FWIW I do agree that I was making the zero-point mistake in the blocking discussion (although I think at the time I was also annoyed that you weren't listing the things that were salient side-effects of blocking in your posts explaining why you blocked)

I sometimes exhibit the vice of, uh, responding to someone else's perceived zero-point setting by not bringing it into the explicit text of the conversation, and just ... zero-pointing harder in the opposite direction.

Working on doing that less, at least with people with whom I have any sort of enduring relationship at all.

I don't know how useful this is, but as an "incel" (lowercase i, since I don't buy into the misogynistic ideology) I can see why people would emotionally set availability of sex as a zero point. I speak from experience when I say depending on your state of mind the perceived deprivation can really fuck you up mentally. Of course this doesn't put responsibility on women or society at large to change that, and there really isn't a good way to change that without serious harm. But it does explain why people are so eager to set such a "zero point".
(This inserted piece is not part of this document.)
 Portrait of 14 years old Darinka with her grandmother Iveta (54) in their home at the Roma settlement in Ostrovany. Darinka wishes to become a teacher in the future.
New example found in the wild: Fugitive cows on the moooove!

Thanks for the essay. Am I right to classify "setting the zero point" as a subset of framing? How would you relate these two concepts?

Yep, a subset of framing/frame warfare.

Post summary (feel free to suggest edits!):
‘Setting the Zero Point’ is a “Dark Art” ie. something which causes someone else’s map to unmatch the territory in a way that’s advantageous to you. It involves speaking in a way that takes for granted that the line between ‘good’ and ‘bad is at a particular point, without explicitly arguing for that. This makes changes between points below and above that line feel more significant.
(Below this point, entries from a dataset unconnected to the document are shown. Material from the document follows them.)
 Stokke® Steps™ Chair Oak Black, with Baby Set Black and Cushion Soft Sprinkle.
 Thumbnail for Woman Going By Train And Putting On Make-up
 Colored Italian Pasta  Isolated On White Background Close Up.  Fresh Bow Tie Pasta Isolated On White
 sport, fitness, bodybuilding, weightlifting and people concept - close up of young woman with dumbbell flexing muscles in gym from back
As an example, many people draw a zero point between helping and not helping a child drowning in front of them. One is good, one is bad. The Drowning Child argument argues this point is wrongly set, and should be between helping and not helping any dying child.

The author describes 14 examples, and suggests that it’s useful to be aware of this dynamic and explicitly name zero points when you notice them.

(If you'd like to see more summaries of top EA and LW forum posts, check out the Weekly Summaries series.)

I feel there is an important thing here but [setting the zero point] is either not the right frame, or a special case of the real thing, [blame and responsibility are often part of the map and not part of the territory] closely related to asymmetric justice and the copenhagen interpretation of ethics

I'm interested in hearing more about what you meant here, if you're up for digging into it.

In the territory, bad event happens [husband hits wife, missile hits child, car hits pedestrian]. There is no confusion about the territory: everyone understands the trajectories of particles that led to the catastrophe. But somehow there is a long and tortuous debate about who is responsible/to blame ["She was wearing a dark hoodie that night," "He should have come to a complete stop at the stop sign", "Why did she jaywalk when the crosswalk was just 10 feet away!"].

The problem is that we mean a bunch of different things simultaneously by blame/responsibility:

  1. Causality. The actual causal structure of the event. ["If she'd worn a reflective vest this wouldn't have happened," "If your left headlight wasn't broken you'd have seen her."]
  2. Blame. Who should be punished/shamed in this situation. This question already branches into a bunch of cruxes about the purpose and effectiveness of punishment.
  3. Responsibility. What is the most effective way of preventing such events in the future? ["If we passed a law that all pedestrians wear reflective vests it would halve incidents like this", "How about we institute mandatory pedestrian-sighting courses for drivers, and not blame the victim?"]

People argue about the same event with different causal models, different definitions of blame, and different notions of responsibility, and the conversation collapses. Fill in your own politically-charged example. 

Setting the zero point seems to be one "move" in this blame game [if the default is that all drivers take pedestrian-sighting courses, then you're to blame if you skipped it. if the default is that all pedestrians must wear reflective vests, then you're to blame if you didn't wear one.]